O FT lembra que as ações, os títulos e as moedas do Brasil estão tendo uma maré bastante difícil em meio a uma profunda recessão e o esquema de corrupção na Petrobras. Porém, a crise piorou em dezembro, após a agência de classificação de risco Fitch Ratings se juntar a Standard & Poor's e tirar o selo de "bom pagador" do país.

O jornal ressalta que o processo de impeachment contra a presidente Dilma Rousseff e a saída de Joaquim Levy do Ministério da Fazenda geraram questões adicionais sobre se o país ainda pode se governar.

Conforme destacou o analista Stephen Jen, da SLJ Macro Partners, a combinação entre o Federal Reserve (Fed, banco central dos Estados Unidos) e a China continuarão sendo um "coquetel intragável" para o Brasil. Para ele, o dólar deve atingir os R$ 5 ainda no primeiro semestre de 2016.

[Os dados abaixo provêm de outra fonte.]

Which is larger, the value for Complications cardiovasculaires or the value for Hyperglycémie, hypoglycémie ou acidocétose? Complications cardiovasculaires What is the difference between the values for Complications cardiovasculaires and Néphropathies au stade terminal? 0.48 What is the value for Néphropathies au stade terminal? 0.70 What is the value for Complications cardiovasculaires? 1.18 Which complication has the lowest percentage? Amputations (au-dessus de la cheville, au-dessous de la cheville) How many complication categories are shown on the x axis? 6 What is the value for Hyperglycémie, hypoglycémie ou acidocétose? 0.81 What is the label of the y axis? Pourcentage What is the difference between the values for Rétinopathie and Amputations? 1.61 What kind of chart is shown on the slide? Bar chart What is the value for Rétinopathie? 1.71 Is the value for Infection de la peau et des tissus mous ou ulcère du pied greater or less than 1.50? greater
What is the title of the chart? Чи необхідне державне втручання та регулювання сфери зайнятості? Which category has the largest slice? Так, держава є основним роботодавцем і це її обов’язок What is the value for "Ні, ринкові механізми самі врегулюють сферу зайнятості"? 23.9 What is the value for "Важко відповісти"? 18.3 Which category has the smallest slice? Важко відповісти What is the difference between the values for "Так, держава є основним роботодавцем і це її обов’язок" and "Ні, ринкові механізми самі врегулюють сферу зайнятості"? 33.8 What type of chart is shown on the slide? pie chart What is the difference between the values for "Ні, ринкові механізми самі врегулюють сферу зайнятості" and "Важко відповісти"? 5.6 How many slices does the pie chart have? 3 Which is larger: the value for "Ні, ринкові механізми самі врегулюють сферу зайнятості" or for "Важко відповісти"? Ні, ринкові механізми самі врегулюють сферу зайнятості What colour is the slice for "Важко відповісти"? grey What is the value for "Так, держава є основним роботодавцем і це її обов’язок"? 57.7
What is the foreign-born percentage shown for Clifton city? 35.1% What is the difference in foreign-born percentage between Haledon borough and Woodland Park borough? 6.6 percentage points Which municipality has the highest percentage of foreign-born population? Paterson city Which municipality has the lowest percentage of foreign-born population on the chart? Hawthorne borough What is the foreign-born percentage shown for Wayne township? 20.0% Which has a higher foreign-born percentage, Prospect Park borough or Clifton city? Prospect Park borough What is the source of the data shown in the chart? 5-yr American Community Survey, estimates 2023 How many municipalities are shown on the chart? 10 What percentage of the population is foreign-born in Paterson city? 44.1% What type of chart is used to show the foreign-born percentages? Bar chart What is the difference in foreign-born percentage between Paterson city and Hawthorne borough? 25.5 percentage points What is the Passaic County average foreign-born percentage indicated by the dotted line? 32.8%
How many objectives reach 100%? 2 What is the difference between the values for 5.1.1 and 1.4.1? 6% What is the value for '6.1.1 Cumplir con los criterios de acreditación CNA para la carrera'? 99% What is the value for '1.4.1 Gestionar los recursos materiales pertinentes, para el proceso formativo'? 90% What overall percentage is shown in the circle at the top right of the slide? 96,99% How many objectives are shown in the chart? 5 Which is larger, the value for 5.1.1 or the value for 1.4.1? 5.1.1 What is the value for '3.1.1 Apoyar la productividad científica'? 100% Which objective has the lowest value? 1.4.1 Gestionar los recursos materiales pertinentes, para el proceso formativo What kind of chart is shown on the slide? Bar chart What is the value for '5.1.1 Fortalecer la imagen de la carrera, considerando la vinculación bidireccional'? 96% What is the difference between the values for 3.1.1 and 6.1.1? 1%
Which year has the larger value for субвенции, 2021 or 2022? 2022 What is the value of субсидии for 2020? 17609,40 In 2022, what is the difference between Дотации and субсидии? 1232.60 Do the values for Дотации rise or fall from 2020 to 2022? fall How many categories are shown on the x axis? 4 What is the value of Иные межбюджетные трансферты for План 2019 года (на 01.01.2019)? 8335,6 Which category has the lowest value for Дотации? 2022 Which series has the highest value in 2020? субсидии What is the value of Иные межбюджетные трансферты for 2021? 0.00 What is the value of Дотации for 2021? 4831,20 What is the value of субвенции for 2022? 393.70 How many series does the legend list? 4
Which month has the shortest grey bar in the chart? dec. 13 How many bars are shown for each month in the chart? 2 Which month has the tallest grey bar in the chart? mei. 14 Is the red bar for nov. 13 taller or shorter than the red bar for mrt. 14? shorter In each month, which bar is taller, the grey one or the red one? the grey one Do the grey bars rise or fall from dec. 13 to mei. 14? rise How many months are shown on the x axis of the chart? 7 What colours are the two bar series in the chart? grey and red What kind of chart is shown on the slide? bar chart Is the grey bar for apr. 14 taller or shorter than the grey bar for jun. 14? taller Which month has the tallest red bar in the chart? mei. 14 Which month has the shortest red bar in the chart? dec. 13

Em contraste com o Brasil, há uma crescente esperança sobre a Argentina. "Se o Brasil está começando a parecer mais como Argentina em 2001, a Argentina, com a eleição de Mauricio Macri para presidente e sua promessa de política econômica mais ortodoxa, está começando a se parecer com o Brasil de 2002, quando Luiz Inácio Lula da Silva, um ex-líder sindical que virou político, ganhou a presidência pela combinação de promessas de justiça social com políticas econômicas sensatas", afirmou, ressaltando que Lula também contou com a sorte ao seu lado, com seu governo coincidindo com o início do "boom" de commodities guiado pela China.

Por outro lado, Macri faz um início de ano positivo ao se desfazer de mais uma década de políticas macroeconômicas populistas que deixaram a Argentina com uma taxa de câmbio sobrevalorizada, inflação galopante e reservas estrangeiras baixas.

Mesmo com uma forte desvalorização do peso argentino, há pouca sensação de pânico no mercado, porque é algo entendido como um movimento-chave (embora doloroso) para Macri reformar a economia em crise do país.

O FT lembra que a estrada argentina está cheia de desafios, mas os economistas estão cautelosamente otimistas, por enquanto. O Bank of America Merrill Lynch elevou a recomendação para investimentos em títulos do país para "compra".

E o FT conclui: "durante a Copa do Mundo de 2014, a Argentina surpreendeu a todos, indo para as finais, enquanto o Brasil, o país-sede e um dos favoritos para ganhar, sofreu uma humilhante derrota de 7 a 1 nas mãos da Alemanha. É cedo, mas se Macri cumprir suas promessas, os argentinos poderão ter em breve outro motivo para se vangloriarem".